# Extracted information:

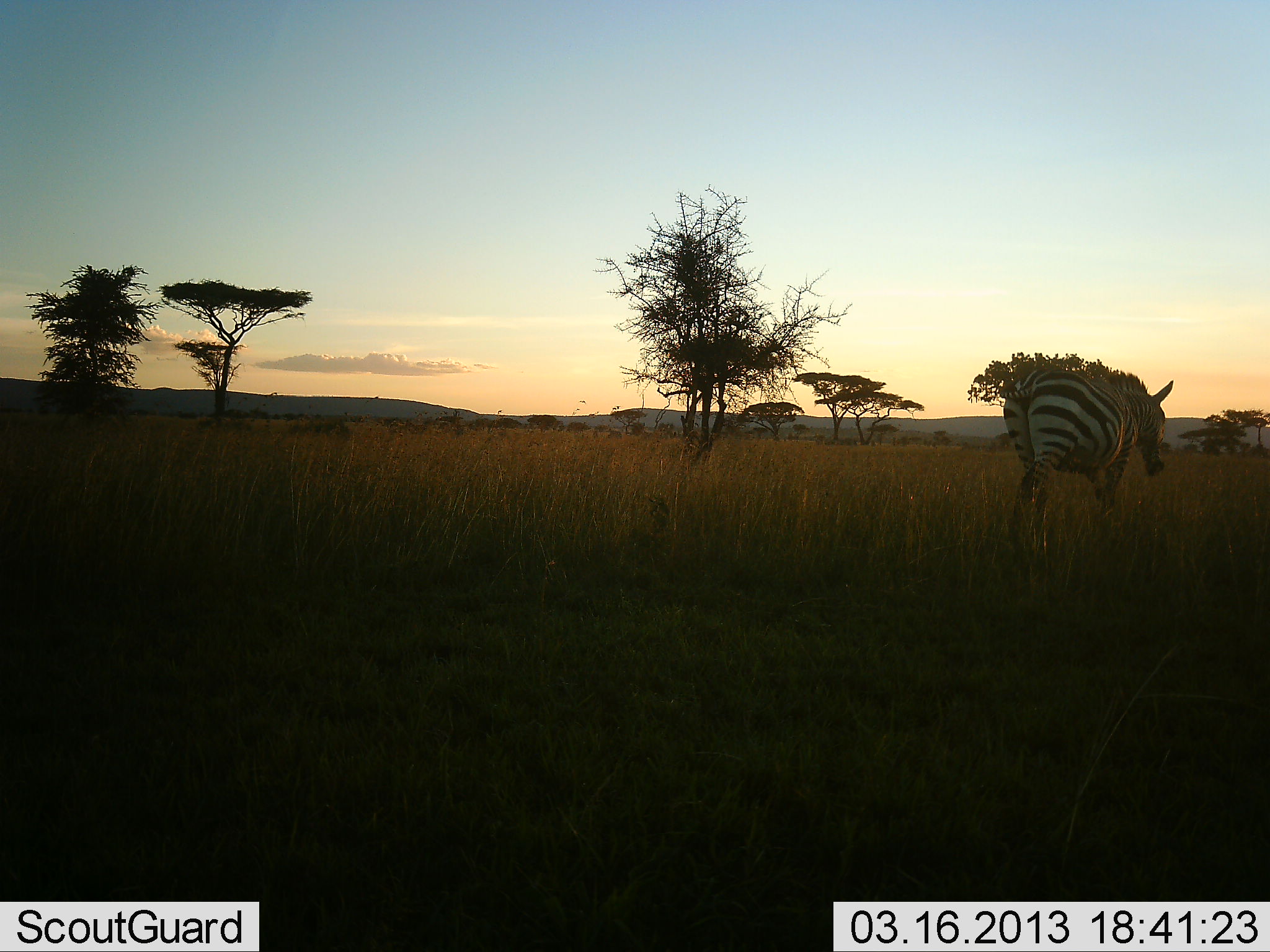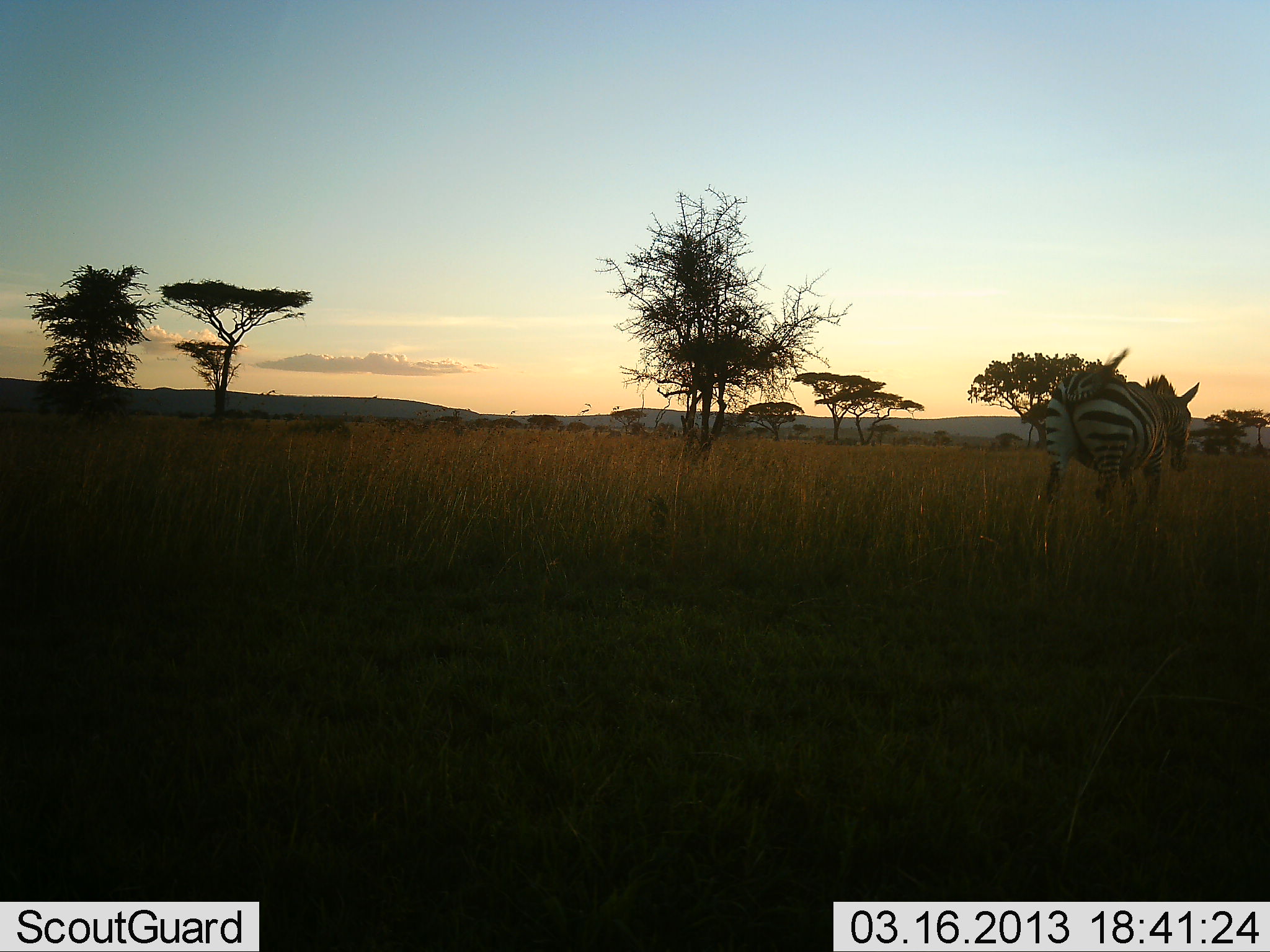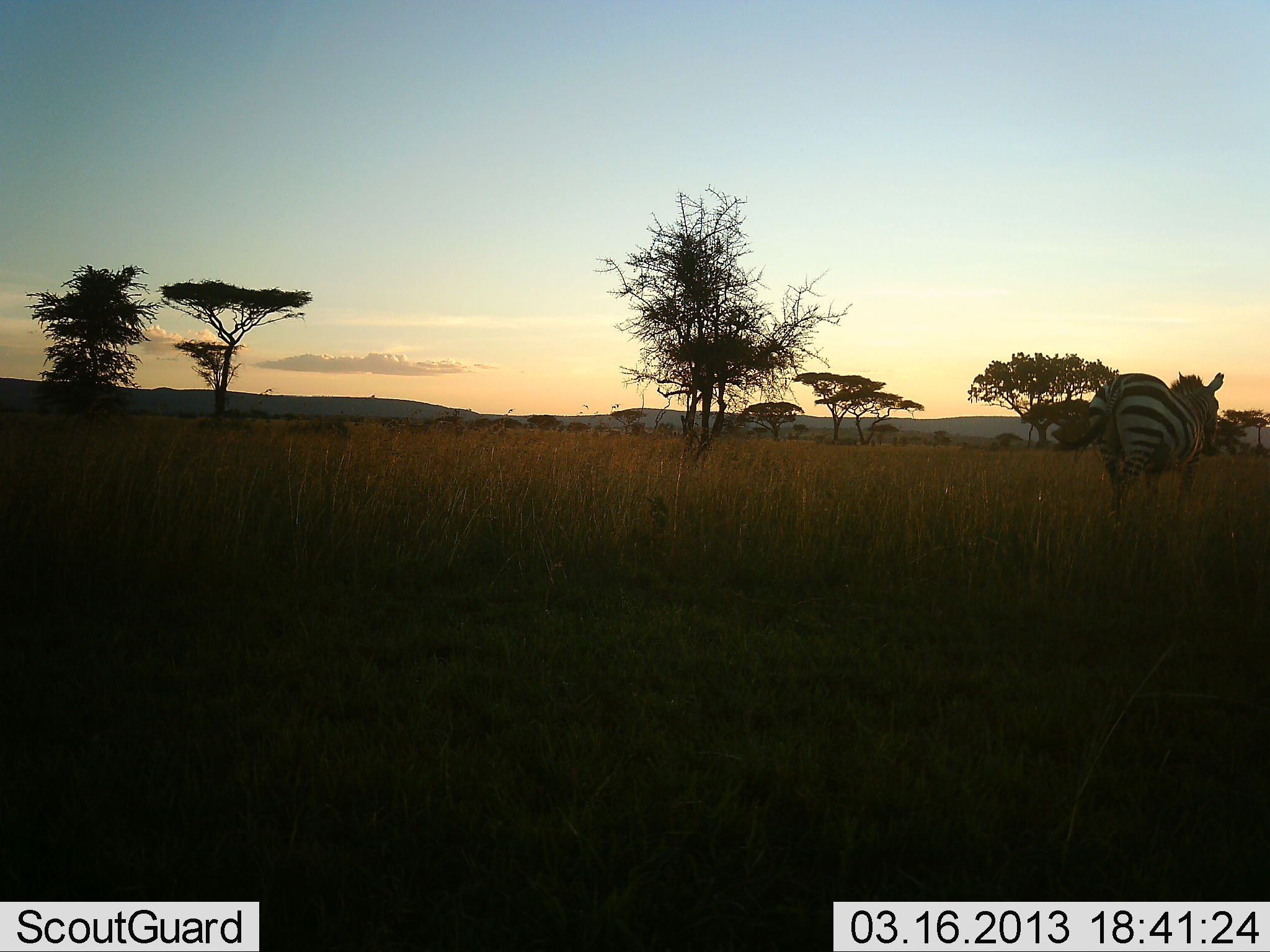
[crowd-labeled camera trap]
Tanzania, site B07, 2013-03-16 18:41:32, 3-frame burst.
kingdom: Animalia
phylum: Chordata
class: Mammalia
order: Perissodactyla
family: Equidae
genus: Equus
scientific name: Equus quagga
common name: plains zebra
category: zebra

# Aim of the task:
Please retype the material in full, exactly as it reads, apart from the images.

# Answer for the task:
[crowd-labeled camera trap]
Tanzania, site B07, 2013-03-16 18:41:32, 3-frame burst.
kingdom: Animalia
phylum: Chordata
class: Mammalia
order: Perissodactyla
family: Equidae
genus: Equus
scientific name: Equus quagga
common name: plains zebra
category: zebra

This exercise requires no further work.